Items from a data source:
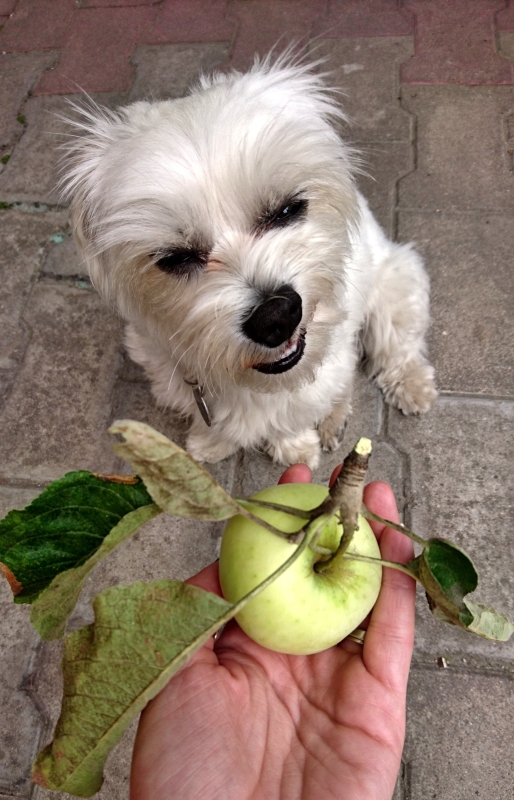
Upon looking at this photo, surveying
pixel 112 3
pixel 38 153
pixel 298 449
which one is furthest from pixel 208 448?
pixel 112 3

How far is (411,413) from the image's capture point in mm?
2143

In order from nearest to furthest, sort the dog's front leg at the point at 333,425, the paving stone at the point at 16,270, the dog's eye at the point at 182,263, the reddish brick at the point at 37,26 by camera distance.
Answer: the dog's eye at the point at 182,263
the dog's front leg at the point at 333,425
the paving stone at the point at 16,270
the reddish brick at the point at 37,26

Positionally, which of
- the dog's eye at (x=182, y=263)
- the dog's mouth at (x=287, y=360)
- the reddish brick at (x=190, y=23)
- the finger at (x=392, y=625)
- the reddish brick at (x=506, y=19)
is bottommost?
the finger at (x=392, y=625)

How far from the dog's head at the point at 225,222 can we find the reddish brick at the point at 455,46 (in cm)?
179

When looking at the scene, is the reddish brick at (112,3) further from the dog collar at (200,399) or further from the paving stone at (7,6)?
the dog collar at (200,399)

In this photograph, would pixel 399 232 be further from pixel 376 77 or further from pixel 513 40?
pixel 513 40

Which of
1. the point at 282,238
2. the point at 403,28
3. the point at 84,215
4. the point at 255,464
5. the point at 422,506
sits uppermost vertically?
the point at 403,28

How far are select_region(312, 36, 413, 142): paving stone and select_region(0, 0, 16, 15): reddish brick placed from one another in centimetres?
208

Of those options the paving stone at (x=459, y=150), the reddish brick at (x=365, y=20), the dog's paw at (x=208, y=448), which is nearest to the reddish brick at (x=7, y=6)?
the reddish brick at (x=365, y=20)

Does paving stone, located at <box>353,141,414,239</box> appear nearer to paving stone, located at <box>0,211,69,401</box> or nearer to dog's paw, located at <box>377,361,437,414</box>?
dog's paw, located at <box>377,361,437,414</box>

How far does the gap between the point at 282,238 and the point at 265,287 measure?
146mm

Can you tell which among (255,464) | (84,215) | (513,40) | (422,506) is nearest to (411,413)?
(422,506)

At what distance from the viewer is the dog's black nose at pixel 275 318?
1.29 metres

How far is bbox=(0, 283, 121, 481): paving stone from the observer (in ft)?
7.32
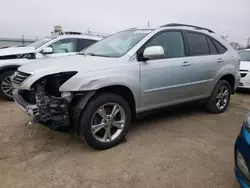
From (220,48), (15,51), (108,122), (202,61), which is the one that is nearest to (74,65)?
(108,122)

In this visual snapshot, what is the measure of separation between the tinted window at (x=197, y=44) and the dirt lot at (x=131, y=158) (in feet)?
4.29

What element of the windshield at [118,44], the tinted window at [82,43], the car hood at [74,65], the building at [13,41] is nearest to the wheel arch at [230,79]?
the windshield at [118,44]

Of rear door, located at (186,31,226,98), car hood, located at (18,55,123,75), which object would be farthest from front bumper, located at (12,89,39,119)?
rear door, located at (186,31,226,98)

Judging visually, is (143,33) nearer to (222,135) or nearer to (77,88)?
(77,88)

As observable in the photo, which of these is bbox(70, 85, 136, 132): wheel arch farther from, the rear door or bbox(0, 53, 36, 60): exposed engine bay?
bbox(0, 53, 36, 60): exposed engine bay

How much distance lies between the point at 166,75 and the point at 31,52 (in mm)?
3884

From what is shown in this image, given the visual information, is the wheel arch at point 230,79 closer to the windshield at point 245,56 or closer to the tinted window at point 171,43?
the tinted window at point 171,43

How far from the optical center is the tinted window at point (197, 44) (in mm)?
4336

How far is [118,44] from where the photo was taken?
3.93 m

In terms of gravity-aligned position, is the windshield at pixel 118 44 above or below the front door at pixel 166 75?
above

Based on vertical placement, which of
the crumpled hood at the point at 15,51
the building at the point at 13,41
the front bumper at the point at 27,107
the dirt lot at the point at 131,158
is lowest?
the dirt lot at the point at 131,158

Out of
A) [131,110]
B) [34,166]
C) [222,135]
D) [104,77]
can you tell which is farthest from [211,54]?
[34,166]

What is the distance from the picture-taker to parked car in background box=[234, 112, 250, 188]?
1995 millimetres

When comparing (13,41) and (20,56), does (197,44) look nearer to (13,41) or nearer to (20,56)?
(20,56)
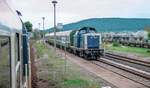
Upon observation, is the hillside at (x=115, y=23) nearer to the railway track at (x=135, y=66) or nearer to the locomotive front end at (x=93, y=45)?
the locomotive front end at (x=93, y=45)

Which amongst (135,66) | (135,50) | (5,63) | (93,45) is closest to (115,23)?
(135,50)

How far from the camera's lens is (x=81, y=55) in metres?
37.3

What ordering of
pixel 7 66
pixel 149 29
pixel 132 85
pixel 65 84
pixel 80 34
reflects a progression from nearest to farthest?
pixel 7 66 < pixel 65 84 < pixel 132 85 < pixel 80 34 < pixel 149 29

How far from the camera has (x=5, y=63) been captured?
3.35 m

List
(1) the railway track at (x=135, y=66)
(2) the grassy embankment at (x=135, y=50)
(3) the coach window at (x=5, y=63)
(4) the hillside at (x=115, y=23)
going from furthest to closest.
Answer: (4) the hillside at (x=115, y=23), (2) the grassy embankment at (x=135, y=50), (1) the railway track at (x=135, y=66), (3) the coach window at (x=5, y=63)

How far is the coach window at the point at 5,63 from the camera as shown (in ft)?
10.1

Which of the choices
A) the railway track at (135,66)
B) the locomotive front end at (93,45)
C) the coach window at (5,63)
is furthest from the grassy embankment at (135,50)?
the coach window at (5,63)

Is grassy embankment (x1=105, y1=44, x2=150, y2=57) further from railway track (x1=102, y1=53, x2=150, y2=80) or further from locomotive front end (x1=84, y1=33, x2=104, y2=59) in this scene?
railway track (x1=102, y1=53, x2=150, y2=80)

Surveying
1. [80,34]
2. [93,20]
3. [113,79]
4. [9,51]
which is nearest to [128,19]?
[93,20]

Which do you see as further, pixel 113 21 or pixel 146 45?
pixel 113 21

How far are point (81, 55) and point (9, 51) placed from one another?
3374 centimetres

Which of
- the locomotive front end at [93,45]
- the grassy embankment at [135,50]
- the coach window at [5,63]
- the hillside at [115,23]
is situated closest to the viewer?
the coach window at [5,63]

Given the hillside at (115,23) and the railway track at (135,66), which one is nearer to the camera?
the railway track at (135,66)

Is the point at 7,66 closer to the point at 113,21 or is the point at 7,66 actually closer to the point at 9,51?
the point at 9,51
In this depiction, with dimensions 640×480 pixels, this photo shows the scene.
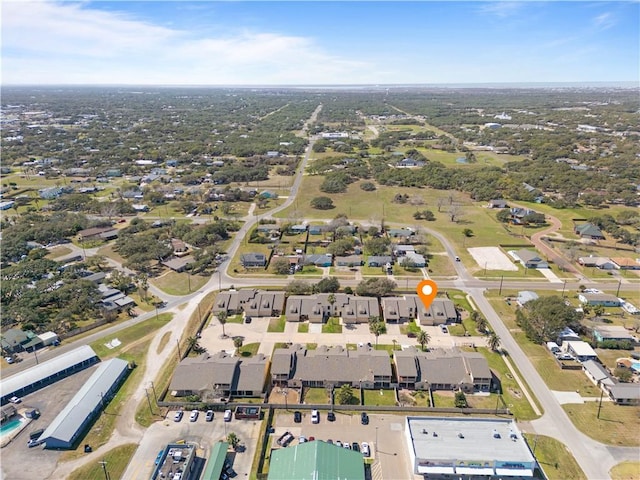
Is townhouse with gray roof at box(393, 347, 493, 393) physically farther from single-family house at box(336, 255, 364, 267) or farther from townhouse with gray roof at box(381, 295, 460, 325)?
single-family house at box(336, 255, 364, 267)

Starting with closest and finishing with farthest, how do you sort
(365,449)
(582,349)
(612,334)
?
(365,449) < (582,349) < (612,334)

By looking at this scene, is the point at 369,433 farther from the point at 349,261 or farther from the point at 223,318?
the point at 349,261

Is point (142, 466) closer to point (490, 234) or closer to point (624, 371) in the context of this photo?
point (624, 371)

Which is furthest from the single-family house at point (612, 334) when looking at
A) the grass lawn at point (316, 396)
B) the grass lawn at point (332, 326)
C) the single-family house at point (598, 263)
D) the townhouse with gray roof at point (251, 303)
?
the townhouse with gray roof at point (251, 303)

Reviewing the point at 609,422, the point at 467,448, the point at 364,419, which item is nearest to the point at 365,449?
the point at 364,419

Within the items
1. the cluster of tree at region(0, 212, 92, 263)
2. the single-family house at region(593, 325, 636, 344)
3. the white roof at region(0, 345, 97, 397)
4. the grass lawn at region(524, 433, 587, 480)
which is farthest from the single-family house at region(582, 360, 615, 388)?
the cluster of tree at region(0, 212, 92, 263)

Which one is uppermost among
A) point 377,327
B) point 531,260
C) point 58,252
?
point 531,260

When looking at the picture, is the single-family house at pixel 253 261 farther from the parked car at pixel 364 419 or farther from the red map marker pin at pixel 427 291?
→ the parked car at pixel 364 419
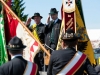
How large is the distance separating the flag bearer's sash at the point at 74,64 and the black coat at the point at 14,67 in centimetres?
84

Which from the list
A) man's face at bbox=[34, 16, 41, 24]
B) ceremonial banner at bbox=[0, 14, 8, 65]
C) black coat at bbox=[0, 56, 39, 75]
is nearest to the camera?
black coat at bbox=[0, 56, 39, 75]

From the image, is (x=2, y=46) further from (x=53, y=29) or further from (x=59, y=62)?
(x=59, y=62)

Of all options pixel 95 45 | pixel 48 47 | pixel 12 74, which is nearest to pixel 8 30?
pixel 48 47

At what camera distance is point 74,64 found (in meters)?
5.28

◆ **Work required**:
Look above for the line containing "Which from the list"; copy from it through the last line, exactly, and nothing more.

◆ **The response**:
Which from the list
A) man's face at bbox=[34, 16, 41, 24]
B) ceremonial banner at bbox=[0, 14, 8, 65]
C) black coat at bbox=[0, 56, 39, 75]
is nearest to the camera?
black coat at bbox=[0, 56, 39, 75]

From the image, is (x=2, y=46) further from (x=53, y=29) or further from (x=59, y=62)?
(x=59, y=62)

Of all options pixel 95 45 | pixel 48 47 | pixel 12 74, which is nearest to pixel 8 30?
pixel 48 47

At what camera distance is point 74,64 found (in meters)?
5.28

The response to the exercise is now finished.